### REQUIREMENT 1:
Rewrite the six image caption rows below, changing "audio amp board" to "audio amplifier board" and keeping everything else the same. Leave the pictures out of your version.

(Beginning of DOCUMENT TEXT)

South California: San Diego to Los Angeles

The neighbourhood of La Jolla was our first stop in San Diego, this hilly seaside community is a stark contrast to the middle America we had become use to. Sun kissed promenades adorned with hip cafés, chic restaurants and boutique shops, are lined with palm trees swaying in the coastal sea air. And of course there is the rugged yet beautiful coastline, giving breathtaking views of the Pacific Ocean. Take a stroll along La Jolla Cove and you will find yourself sharing the beach with locals basking in the sun, although these local inhabitants happen to be wild seals.

La Jolla

Driving south along Highway 101 takes you through the neighbourhoods of Pacific Beach (popular locals surf spot), Mission Bay (largest man-made salt water lagoon in the country) and Ocean Beach (where you find ageing hippies soaking up the sun and surf, as well as the faint smell of marijuana mixing with the fresh ocean air). It’s at Ocean Beach that the legendary Hodad’s still draws crowds for their burger creations. I chose one of the more modest items off the menu which includes an “All You Can Eat” option for $99.25 (apparently the 25 cent is inflation for 2013). My single bacon cheeseburger came dressed with the usual fixings of ketchup, mustard, mayonnaise, sliced pickles, raw onion, fresh lettuce and tomato.

(End of DOCUMENT TEXT)

### REQUIREMENT 2:
Using the San Diego to Los Angeles travel piece above, answer these questions:
(a) Which neighborhood was the first stop in San Diego?
(b) Which highway is used to drive south through Pacific Beach, Mission Bay and Ocean Beach?
(c) What does the "All You Can Eat" option at Hodad's cost?

(Beginning of DATA FOR THIS EXERCISE)

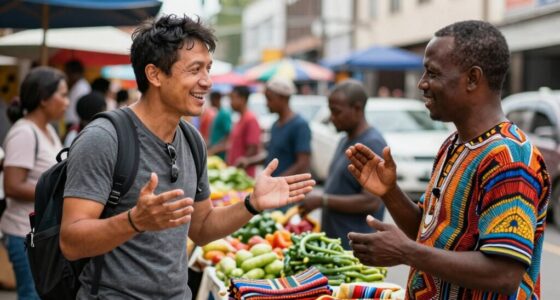 overcome language barriers confidently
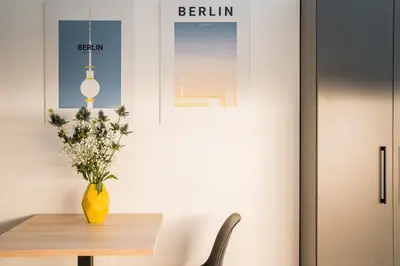 Grundriss der Unterkunft Homaris Boxi Studios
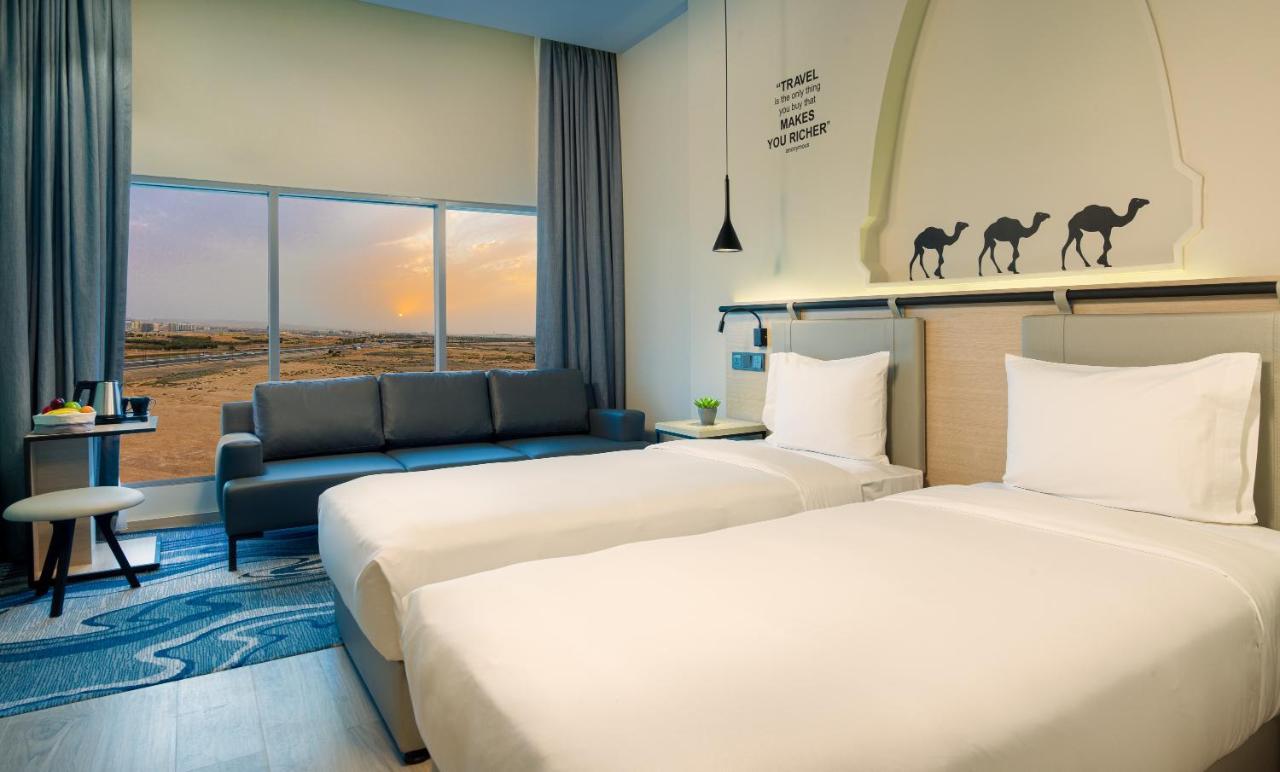Swiss-Belinn Airport Muscat Oman מראה חיצוני תמונה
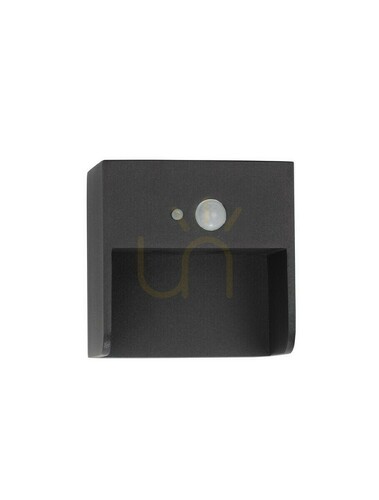 Kontrollera TLAXCALA Luces Exclusivas vägglampa för utomhusbruk LE71514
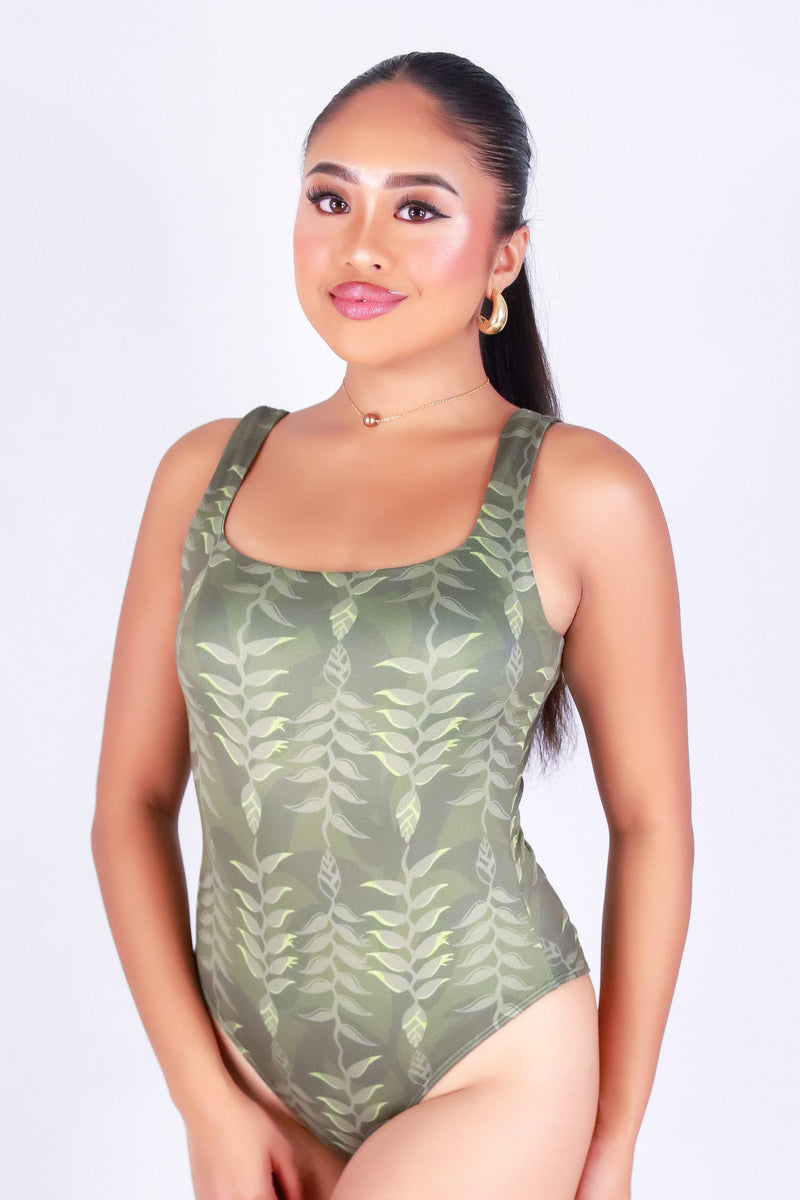HELICONIA BODYSUIT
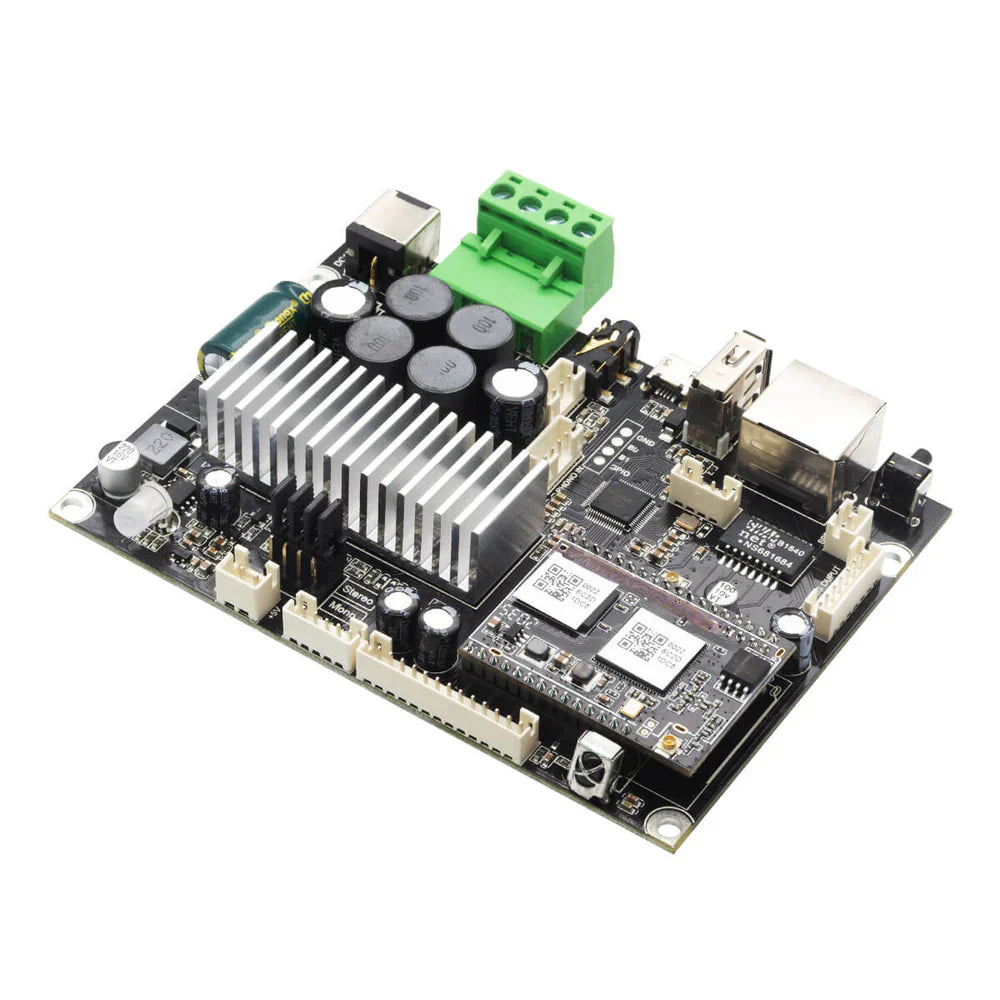 audio amp board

(End of DATA FOR THIS EXERCISE)

### YOUR SOLUTION 1:
 overcome language barriers confidently
 Grundriss der Unterkunft Homaris Boxi Studios
Swiss-Belinn Airport Muscat Oman מראה חיצוני תמונה
 Kontrollera TLAXCALA Luces Exclusivas vägglampa för utomhusbruk LE71514
HELICONIA BODYSUIT
 audio amplifier board

### YOUR SOLUTION 2:
(a) La Jolla
(b) Highway 101
(c) $99.25